On top of all this, Shepherd is battling an old ally in the form of the pro-human organization Cerberus. Their leader, the Illusive Man, is hell-bent on controlling the Reapers instead of destroying them, and is in search of The Catalyst as well, to promote this goal. If this weren’t enough, many of the galaxy’s other sentient races are reluctant to divert resources in the defense of the humans, forcing Shepherd to assist them in various ways to earn their promises of assistance against the Reapers attacking Earth.

One of the most satisfying aspects of ME3is its fan service. Throughout the course of the game you’ll not only encounter nearly every notable character from the first two games, you’ll finally get closure to many of the recurring issues throughout the course of the series. For instance, whether or not to cure the Krogan genophage once and for all, or who to assist when the Quarians start a war with the Geth are just a couple of the decisions you’ll have to make as you prepare a galaxy for war.

Overall gameplay is very similar to previous Mass Effect titles, incorporating a combination of space exploration and third person shooting. The exploring and resource gathering has been shifted away from the tedious planet scanning from the first title, and instead uses a system not unlike sonar. A ping is sent out from the Normandy, and if there’s anything notable in the area it’s highlighted on the navigation map. Watch out though, too many pings and the Reapers will come to investigate the source of the scans, forcing you to flee the system for a time. Resources you gather go to the war effort, and your diligence in this matter will determine the Alliance fleet’s overall battle readiness.

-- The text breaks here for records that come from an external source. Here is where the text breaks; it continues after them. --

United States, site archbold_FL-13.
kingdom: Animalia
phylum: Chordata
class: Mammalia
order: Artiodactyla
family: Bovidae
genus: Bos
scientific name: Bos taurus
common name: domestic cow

As far as the shooting sequences go, the cover system has been improved, making it easier to advance on targets without exposing yourself to too much enemy fire. The friendly AI seems smarter, taking up flanking positions automatically and doing a fair job of protecting themselves. Enemy AI is similarly improved. They use their cover smartly, and some units will try to fall back if you charge forward for a melee attack, or attempt to outflank you if you hold one position for too long. This makes some of the enemies quite formidable, especially on the hard difficulty setting. In the end though, these are only tweaks to already established gameplay. If you enjoyed the firefights in ME2, you’ll find more of the same here, just smarter and sometimes on a grander scale.

The only real gripe I have with the game is the ending. In fact, after hearing several complaints about Mass Effect 3‘s conclusion, I was half tempted to write this review before finishing the game. With 25+ hours in, I had a pretty high opinion of the experience to that point and didn’t want to tarnish that. I thought better of it however, and went ahead and finished the game. Although it wasn’t as bad as I had prepared myself for it to be, it was disappointing. Ultimately this had to do with the stunted, cookie-cutter closing cinematic however, and not a deficiency in the nature of the ending itself.